Data extracted from a collection
---

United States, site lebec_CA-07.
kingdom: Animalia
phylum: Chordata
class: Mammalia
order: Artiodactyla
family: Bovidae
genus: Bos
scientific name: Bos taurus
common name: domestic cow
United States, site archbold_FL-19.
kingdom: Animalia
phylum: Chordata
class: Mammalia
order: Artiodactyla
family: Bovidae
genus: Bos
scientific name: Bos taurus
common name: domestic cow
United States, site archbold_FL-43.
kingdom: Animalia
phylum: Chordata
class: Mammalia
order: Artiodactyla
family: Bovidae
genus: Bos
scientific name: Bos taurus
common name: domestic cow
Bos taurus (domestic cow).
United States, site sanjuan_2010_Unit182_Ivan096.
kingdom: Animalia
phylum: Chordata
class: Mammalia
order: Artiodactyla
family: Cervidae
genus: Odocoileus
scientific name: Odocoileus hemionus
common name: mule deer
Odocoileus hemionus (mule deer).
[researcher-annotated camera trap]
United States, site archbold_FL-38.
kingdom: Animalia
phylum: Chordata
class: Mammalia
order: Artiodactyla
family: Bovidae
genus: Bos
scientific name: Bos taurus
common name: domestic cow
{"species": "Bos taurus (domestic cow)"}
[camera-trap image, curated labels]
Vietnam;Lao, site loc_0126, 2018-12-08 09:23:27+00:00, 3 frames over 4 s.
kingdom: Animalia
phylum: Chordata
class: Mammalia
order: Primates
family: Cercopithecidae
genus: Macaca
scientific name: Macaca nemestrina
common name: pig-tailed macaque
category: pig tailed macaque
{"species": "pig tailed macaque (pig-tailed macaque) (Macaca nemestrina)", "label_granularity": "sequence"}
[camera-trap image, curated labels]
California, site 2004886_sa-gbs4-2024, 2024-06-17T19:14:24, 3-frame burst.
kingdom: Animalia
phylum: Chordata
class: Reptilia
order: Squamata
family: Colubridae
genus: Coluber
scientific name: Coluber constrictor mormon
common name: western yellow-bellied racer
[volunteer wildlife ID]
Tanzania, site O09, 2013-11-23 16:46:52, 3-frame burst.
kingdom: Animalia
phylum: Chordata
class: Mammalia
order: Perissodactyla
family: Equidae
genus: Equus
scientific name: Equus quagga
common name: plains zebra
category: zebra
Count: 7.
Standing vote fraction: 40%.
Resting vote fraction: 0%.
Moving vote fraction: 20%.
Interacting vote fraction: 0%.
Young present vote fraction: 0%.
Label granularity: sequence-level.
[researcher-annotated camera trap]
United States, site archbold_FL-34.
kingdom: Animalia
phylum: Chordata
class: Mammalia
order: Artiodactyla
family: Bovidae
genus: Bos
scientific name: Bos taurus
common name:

---

**WHAT THE TASK REQUIRES**
The reply is a bare number: how many lines above include "macaque".

**COMPLETED TASK**
3